Titled "One year of agentic AI: Six lessons from the people doing the work," the report analyses over 50 agentic AI builds. It confirms what many are discovering: building valuable agents is hard work , and many companies are struggling to see real value.

But for us, the report was a powerful validation. It essentially provides a blueprint for exactly what we are building at AgLabs and why specialty insurance is the perfect fit.


Lesson 1: Agentic AI Shines in 'High-Variance' Workflows

The report's most crucial observation is about where to deploy agents.

They contrast "low-variance, high-standardisation" workflows (like regulatory disclosures) where agents can add complexity, with their ideal use case:

"By contrast, high-variance, low-standardisation workflows could benefit significantly from agents."

"High-variance, low-standardisation" is indeed the perfect description of the specialty insurance market.

Every risk is bespoke. Every broker's submission has different data formats. The entire placement process is a "long tail of highly variable inputs", managed through ad-hoc "ping-pong" and clarifications.

This is precisely the environment where rigid, rules-based automation fails, but an agent which has the ability to reason, interpret, and clarify ambiguous data, can thrive.

Lesson 2: It's About the Workflow, Not the Agent

The McKinsey report warns that many projects fail because they "focus too much on the agent or the agentic tool" instead of the entire business workflow.

This directly supports our core thesis: the value isn't "task automation" (like parsing a document), it's "transaction throughput" (automating the entire end-to-end placement flow).

McKinsey notes that in complex workflows (like claims handling), agents act as "the glue that unifies the workflow". This is exactly our vision for the A2A (Agent-to-Agent) interaction layer: a secure protocol where a Broker Agent and Underwriter Agent can autonomously negotiate, clarifying the details of a risk until it moves from "initial inquiry" to "all data collected and decision-ready".

Lesson 3: Trust Requires Verification

The report highlights a common user complaint: non-sensical or low-quality outputs that destroy trust (a.k.a “"AI slop").

Their solution?

  1. Invest in evaluations: Treat agents like new employees who need training and "continual feedback".

  2. Verify every step: They warn that "many companies track only outcomes," which makes it impossible to find out "precisely what went wrong" when a mistake occurs.

This is where the AgLabs vision where Agents interact through a fully transparent A2A Layer is fundamentally safer than a "black box" model.

The "continual feedback" isn't a separate, manual process — it's the conversation itself.

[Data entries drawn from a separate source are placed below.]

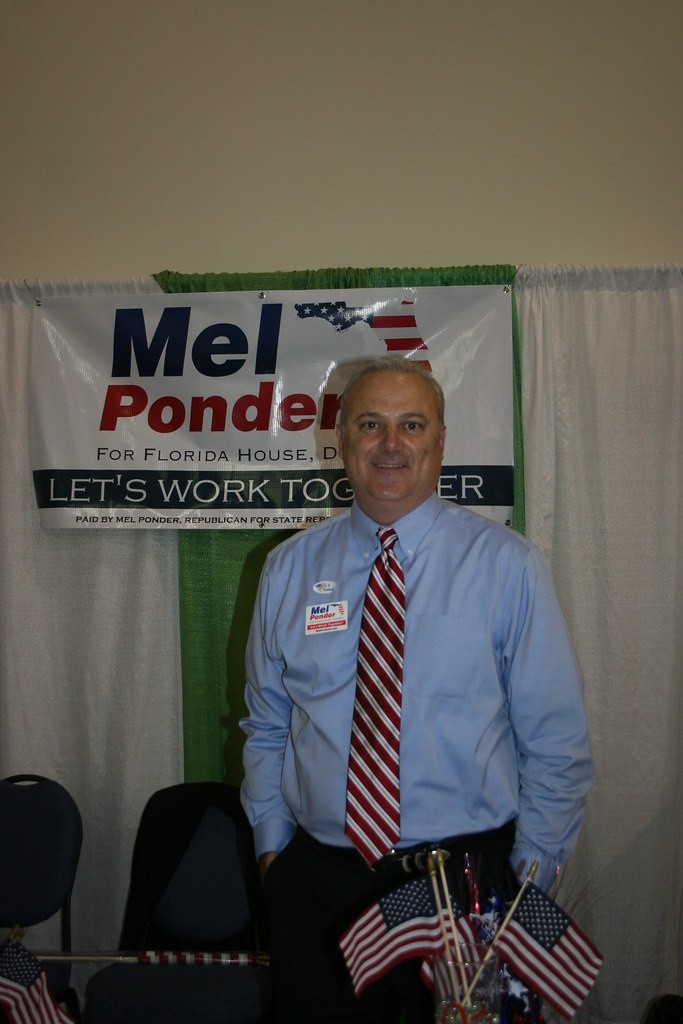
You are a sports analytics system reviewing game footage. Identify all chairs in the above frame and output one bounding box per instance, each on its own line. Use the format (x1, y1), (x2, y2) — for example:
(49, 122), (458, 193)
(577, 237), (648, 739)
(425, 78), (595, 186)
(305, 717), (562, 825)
(0, 775), (81, 1024)
(83, 781), (268, 1024)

The entire agent-to-agent negotiation is a "plain-text, auditable conversation". Every query, every response, and every clarification is logged. We don't just see the final outcome: we can "verify every step" of the reasoning, which is essential for compliance, audit, and building human trust.

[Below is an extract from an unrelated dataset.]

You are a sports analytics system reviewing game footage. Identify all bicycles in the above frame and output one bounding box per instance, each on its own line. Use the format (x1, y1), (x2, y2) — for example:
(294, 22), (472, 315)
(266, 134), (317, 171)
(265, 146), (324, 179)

Lesson 4: Underwriters and Brokers humans remain essential

Finally, the report confirms our "human-in-the-loop" philosophy. It states clearly: "humans will remain an essential part of the workforce equation".

The new roles for people are to "oversee model accuracy, ensure compliance, use judgment, and handle edge cases".

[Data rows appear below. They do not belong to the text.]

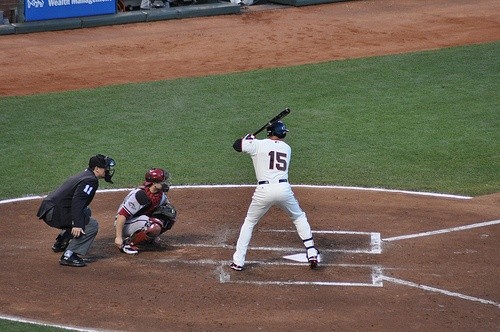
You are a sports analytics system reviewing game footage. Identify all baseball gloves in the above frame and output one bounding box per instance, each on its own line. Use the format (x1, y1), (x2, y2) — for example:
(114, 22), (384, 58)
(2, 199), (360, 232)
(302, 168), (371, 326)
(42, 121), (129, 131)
(152, 205), (177, 222)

This is the very definition of the AgLabs model. We are not building a system to replace brokers or underwriters. We are building a system that handles the 80% of mundane discovery and data work, specifically so it can "surface only decision-ready outcomes” for them.

The agent does the admin; the human makes the judgment call.

The McKinsey report makes it clear: the path to value with agentic AI is to focus on complex, high-variance workflows; to design for the entire process; to build in auditability from day one; and to design for human-agent collaboration.

We couldn't agree more.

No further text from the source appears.